This delicious honey glazed smoked fish recipe makes enough to fill our 4-tray smoker perfectly. Depending on the size of your smoker and the species of fish you choose to use, you may have to double or half the recipe. That’s why no amount of fish is listed – just take prepare whatever will fill your smoker.
Salmon or rainbow trout fillets (if you like an oilier fish, lake trout is also delicious) or salmon, rainbow trout or lake trout spines.
1 cup kosher salt
1 cup brown sugar
1/2 tsp onion powder
1/2 tsp garlic powder
1 tbsp garlic, minced
2 tbsp paprika
1/4 cup honey
1/4 cup apple cider vinegar
2 tbsp brown sugar
Mix together the dry brine ingredients in a small bowl. In a non-reactive container, place your fillets or spines in a layer and generously rub the brine into them. Place another layer of fish over top and rub brine into fish. Continue this process until all the fish is completely coated in dry brine.
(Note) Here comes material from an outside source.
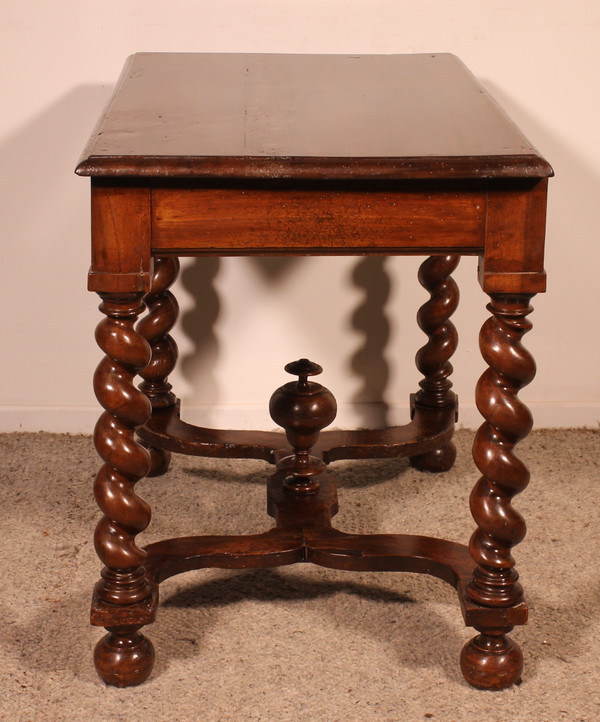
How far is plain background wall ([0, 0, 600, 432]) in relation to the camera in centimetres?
177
Cover the container with a lid or Saran Wrap and place in the fridge. Let fish brine for eight hours, or overnight.
After the brining period is up, be sure to thoroughly rinse each fillet with cool water and pat dry. This is an important step, because if there is any salt left over it will result in a very salty final product. Fill smoker trays with fillets and place back in the refrigerator for a couple of hours. This allows the fish to “tack up” and will help increase the smoky flavour when cooking.
According to the manufacturer’s instructions, pre-heat your smoker to 140 degrees Fahrenheit. For this brine and glaze combination, maple or apple wood is a great choice for pucks or chips.
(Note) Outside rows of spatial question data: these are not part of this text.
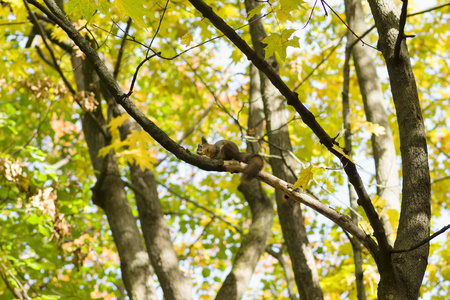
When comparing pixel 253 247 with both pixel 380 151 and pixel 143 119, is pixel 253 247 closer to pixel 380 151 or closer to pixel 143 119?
pixel 380 151

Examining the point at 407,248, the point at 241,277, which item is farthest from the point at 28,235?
the point at 407,248

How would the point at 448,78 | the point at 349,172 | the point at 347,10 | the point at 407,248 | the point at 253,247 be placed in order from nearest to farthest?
the point at 407,248 < the point at 349,172 < the point at 347,10 < the point at 253,247 < the point at 448,78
Place all the glaze ingredients in a small bowl and stir. Once the smoker is up to temperature, place racks of fish inside. After every hour or so, brush fish with glaze – keeping in mind that every time you open the smoker unnecessarily, you are losing a bit of smoke and heat. Gradually increase heat to 180 degrees Fahrenheit over the course of the smoking process. If the fish cooks too fast, you may notice a white film on top of the meat. Although it affects the appearance of the final product, I find that it doesn’t affect the flavour too drastically.
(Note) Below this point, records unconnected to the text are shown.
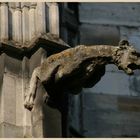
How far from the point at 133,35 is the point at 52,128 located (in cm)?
278

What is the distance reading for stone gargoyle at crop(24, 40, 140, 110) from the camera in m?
12.9

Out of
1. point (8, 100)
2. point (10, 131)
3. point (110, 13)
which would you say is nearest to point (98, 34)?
point (110, 13)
Depending on how thick your fillets are, or if you have used spines, the smoking process can take anywhere from three to six hours. With a meat thermometer, check for an internal temperature of 145 degrees Fahrenheit while you already have the smoker open to glaze the fish. Once that temperature is reached, the fish can be removed from smoker.
Smoked fish can be served warm or cooled and stored in the fridge. If spines were used, once the meat is smoked it will peel right off the bones into nice, flaky chunks.